━━━ The data ━━━
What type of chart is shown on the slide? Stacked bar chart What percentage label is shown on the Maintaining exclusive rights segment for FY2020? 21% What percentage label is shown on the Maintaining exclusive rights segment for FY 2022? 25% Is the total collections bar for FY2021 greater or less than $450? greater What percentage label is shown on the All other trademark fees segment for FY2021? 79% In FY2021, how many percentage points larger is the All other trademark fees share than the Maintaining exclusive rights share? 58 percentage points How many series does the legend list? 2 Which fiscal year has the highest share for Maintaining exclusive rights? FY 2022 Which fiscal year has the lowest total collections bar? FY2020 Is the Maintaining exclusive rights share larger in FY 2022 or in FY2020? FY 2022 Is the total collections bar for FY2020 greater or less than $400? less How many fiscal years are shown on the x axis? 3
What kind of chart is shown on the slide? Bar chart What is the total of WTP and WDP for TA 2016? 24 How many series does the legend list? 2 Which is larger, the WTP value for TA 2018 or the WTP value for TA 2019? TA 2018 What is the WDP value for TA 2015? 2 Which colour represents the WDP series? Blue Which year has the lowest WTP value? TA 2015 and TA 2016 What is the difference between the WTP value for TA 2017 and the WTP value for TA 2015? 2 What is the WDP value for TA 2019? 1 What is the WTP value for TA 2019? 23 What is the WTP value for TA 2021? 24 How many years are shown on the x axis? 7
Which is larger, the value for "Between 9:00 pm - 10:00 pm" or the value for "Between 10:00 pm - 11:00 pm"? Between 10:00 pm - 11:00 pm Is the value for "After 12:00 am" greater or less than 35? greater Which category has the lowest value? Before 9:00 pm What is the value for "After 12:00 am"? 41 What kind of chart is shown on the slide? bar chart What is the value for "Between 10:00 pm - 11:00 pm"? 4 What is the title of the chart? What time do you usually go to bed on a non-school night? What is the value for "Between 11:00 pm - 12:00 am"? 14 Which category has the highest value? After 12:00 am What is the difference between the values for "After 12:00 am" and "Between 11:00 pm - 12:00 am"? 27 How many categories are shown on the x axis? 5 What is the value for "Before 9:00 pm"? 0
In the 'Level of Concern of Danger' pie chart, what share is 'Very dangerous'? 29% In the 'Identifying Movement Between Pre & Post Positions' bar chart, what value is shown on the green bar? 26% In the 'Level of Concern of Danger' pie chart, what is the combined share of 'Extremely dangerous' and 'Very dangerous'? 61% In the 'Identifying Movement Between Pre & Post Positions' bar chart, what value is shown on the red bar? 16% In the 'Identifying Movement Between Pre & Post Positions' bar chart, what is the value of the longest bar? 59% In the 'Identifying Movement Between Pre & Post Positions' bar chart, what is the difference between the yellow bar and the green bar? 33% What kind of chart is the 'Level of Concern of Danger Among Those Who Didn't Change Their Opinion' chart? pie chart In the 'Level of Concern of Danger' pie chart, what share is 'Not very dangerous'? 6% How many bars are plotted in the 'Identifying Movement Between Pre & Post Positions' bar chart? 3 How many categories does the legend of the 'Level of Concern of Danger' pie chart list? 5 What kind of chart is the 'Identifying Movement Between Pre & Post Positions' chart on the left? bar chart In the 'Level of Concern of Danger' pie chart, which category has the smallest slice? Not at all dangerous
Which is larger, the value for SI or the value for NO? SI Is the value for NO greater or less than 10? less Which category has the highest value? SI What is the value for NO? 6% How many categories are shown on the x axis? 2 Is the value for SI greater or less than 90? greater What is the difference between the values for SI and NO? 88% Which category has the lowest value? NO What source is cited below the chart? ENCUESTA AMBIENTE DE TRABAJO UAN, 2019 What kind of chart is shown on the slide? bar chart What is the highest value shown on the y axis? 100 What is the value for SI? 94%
━━━
_Problem to work on_
Reproduce the listing above word for word, every line in its original order.

_Completed exercise_
What type of chart is shown on the slide? Stacked bar chart What percentage label is shown on the Maintaining exclusive rights segment for FY2020? 21% What percentage label is shown on the Maintaining exclusive rights segment for FY 2022? 25% Is the total collections bar for FY2021 greater or less than $450? greater What percentage label is shown on the All other trademark fees segment for FY2021? 79% In FY2021, how many percentage points larger is the All other trademark fees share than the Maintaining exclusive rights share? 58 percentage points How many series does the legend list? 2 Which fiscal year has the highest share for Maintaining exclusive rights? FY 2022 Which fiscal year has the lowest total collections bar? FY2020 Is the Maintaining exclusive rights share larger in FY 2022 or in FY2020? FY 2022 Is the total collections bar for FY2020 greater or less than $400? less How many fiscal years are shown on the x axis? 3
What kind of chart is shown on the slide? Bar chart What is the total of WTP and WDP for TA 2016? 24 How many series does the legend list? 2 Which is larger, the WTP value for TA 2018 or the WTP value for TA 2019? TA 2018 What is the WDP value for TA 2015? 2 Which colour represents the WDP series? Blue Which year has the lowest WTP value? TA 2015 and TA 2016 What is the difference between the WTP value for TA 2017 and the WTP value for TA 2015? 2 What is the WDP value for TA 2019? 1 What is the WTP value for TA 2019? 23 What is the WTP value for TA 2021? 24 How many years are shown on the x axis? 7
Which is larger, the value for "Between 9:00 pm - 10:00 pm" or the value for "Between 10:00 pm - 11:00 pm"? Between 10:00 pm - 11:00 pm Is the value for "After 12:00 am" greater or less than 35? greater Which category has the lowest value? Before 9:00 pm What is the value for "After 12:00 am"? 41 What kind of chart is shown on the slide? bar chart What is the value for "Between 10:00 pm - 11:00 pm"? 4 What is the title of the chart? What time do you usually go to bed on a non-school night? What is the value for "Between 11:00 pm - 12:00 am"? 14 Which category has the highest value? After 12:00 am What is the difference between the values for "After 12:00 am" and "Between 11:00 pm - 12:00 am"? 27 How many categories are shown on the x axis? 5 What is the value for "Before 9:00 pm"? 0
In the 'Level of Concern of Danger' pie chart, what share is 'Very dangerous'? 29% In the 'Identifying Movement Between Pre & Post Positions' bar chart, what value is shown on the green bar? 26% In the 'Level of Concern of Danger' pie chart, what is the combined share of 'Extremely dangerous' and 'Very dangerous'? 61% In the 'Identifying Movement Between Pre & Post Positions' bar chart, what value is shown on the red bar? 16% In the 'Identifying Movement Between Pre & Post Positions' bar chart, what is the value of the longest bar? 59% In the 'Identifying Movement Between Pre & Post Positions' bar chart, what is the difference between the yellow bar and the green bar? 33% What kind of chart is the 'Level of Concern of Danger Among Those Who Didn't Change Their Opinion' chart? pie chart In the 'Level of Concern of Danger' pie chart, what share is 'Not very dangerous'? 6% How many bars are plotted in the 'Identifying Movement Between Pre & Post Positions' bar chart? 3 How many categories does the legend of the 'Level of Concern of Danger' pie chart list? 5 What kind of chart is the 'Identifying Movement Between Pre & Post Positions' chart on the left? bar chart In the 'Level of Concern of Danger' pie chart, which category has the smallest slice? Not at all dangerous
Which is larger, the value for SI or the value for NO? SI Is the value for NO greater or less than 10? less Which category has the highest value? SI What is the value for NO? 6% How many categories are shown on the x axis? 2 Is the value for SI greater or less than 90? greater What is the difference between the values for SI and NO? 88% Which category has the lowest value? NO What source is cited below the chart? ENCUESTA AMBIENTE DE TRABAJO UAN, 2019 What kind of chart is shown on the slide? bar chart What is the highest value shown on the y axis? 100 What is the value for SI? 94%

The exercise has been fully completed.